— START OF Text shown —
Before discussing what is wrong, we should discuss what is right. What is right is Biblical covenant theology.

Biblical Covenant Theology

Covenant theology has five points. First, God is absolutely sovereign. That is, He has predestinated everything. He is different from the creation, yet He has entered into the creation, above all through the Second Person of the Trinity’s incarnation as Jesus Christ.

Second, God rules in history covenantally, meaning hierarchically and judicially, primarily through mankind. After the Fall of man, God has dealt with redeemed men in a special way, which includes granting to them the lawful authority to impose judgments in history, including civil judgments.

Third, God has revealed His law for mankind in the Bible, though also in nature. Both man and nature are fallen, which places the Bible, God’s Word, as the central source for wisdom and ethics. It alone is trustworthy.

Fourth, as the providential sustainer of the universe, God judicially imputes meaning and then brings salvation (healing, deliverance) to individuals, societies, and nature, based on the comprehensive judgment brought against Jesus Christ at Calvary. We are therefore to think God’s thoughts after Him, subordinating our thoughts to the Bible.

Fifth, the new heavens and new earth, announced by Isaiah, will progressively replace Satan’s kingdom in history before Jesus comes in final judgment. To put these points in one sentence, the Bible teaches predestination, theocracy, theonomy, presuppositionalism, and postmillennialism.

Covenant theology is an inescapable concept. It is never a question of covenant theology vs. no covenant theology. It is a question of which covenant theology.

Having summarized the Bible’s doctrine of the covenant, I will now summarize the covenant theology of the pre-Christian Right.

American Covenant Theology

First, God is not absolutely sovereign. Man’s free will acts as a retarding factor on God’s decree. God’s decree is not comprehensive. God may or may not know the future perfectly, but men are surely sovereign in accepting or rejecting the gospel, and therefore sovereign over less important matters as well.

Second, God rules hierarchically through mankind, but He no longer has selected redeemed men to exercise special authority in civil affairs.

Third, God’s revealed law is confined to the Old Testament, which is no longer binding. Mankind is to be ruled by means of natural law, which is common to all men. Man and nature are fallen, but this has not seriously impaired the operation of natural law, as discovered by fallen man.

Fourth, God imputes meaning to all things and then salvation to individuals, but He does not save societies. Salvation is souls-only. So, in order to maintain society apart from specific redemption, truth must be available to all men on a common-access basis.
— END OF Text shown —
=== Given instruction ===
According to the covenant theology text, why is the Bible the central source for wisdom and ethics even though God has also revealed His law in nature? Answer in one to three sentences.
— START OF Entries provided —
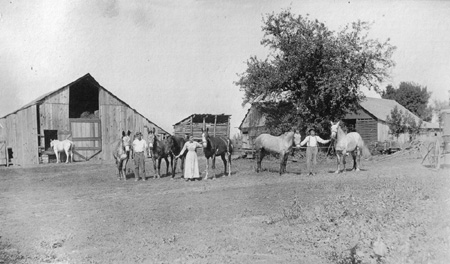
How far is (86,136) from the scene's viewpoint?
87.1 feet

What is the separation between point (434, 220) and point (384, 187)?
416 cm

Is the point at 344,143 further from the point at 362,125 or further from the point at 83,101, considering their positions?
the point at 362,125

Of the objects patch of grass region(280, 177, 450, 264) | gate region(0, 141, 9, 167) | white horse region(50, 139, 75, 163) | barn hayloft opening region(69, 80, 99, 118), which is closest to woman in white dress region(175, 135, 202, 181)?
patch of grass region(280, 177, 450, 264)

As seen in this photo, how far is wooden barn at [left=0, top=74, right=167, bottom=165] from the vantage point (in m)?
24.7

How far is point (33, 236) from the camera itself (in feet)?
23.4

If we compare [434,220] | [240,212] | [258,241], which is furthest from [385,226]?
[240,212]

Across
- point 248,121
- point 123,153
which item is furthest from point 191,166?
point 248,121

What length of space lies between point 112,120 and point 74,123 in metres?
2.61

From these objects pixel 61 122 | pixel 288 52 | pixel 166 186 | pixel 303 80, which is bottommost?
pixel 166 186

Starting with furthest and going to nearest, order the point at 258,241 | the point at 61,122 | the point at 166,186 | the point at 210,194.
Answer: the point at 61,122, the point at 166,186, the point at 210,194, the point at 258,241

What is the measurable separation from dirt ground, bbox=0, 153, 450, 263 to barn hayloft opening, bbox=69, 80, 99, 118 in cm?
1797

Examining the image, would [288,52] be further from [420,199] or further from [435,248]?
[435,248]

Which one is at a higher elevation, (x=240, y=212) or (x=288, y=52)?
A: (x=288, y=52)

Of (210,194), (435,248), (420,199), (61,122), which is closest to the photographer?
(435,248)
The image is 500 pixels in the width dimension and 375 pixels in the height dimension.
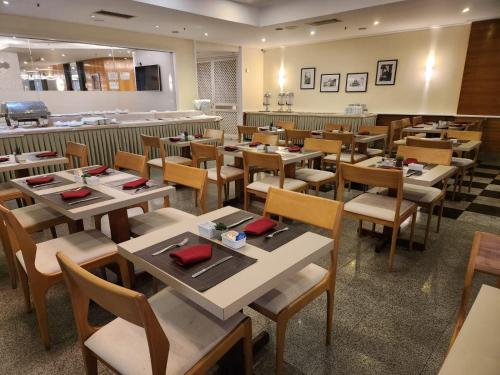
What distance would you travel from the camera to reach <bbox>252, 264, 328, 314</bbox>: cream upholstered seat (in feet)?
4.58

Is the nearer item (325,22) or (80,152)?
(80,152)

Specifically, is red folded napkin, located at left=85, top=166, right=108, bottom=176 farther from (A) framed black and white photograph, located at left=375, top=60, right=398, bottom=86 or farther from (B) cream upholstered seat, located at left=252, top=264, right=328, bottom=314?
(A) framed black and white photograph, located at left=375, top=60, right=398, bottom=86

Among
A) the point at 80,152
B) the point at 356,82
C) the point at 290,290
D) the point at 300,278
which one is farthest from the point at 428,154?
the point at 356,82

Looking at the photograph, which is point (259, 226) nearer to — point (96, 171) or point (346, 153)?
point (96, 171)

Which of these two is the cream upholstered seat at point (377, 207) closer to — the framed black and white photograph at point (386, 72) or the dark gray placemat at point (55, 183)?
the dark gray placemat at point (55, 183)

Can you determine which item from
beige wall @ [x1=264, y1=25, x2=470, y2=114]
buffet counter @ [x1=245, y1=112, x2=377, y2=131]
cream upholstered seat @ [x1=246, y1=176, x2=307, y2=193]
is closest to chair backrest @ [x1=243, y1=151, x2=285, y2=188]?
cream upholstered seat @ [x1=246, y1=176, x2=307, y2=193]

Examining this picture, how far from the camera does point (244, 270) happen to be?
— END OF Entries provided —
=== Solution for this exercise ===
Both man and nature are fallen, so the Bible, God's Word, is the central source for wisdom and ethics. It alone is trustworthy.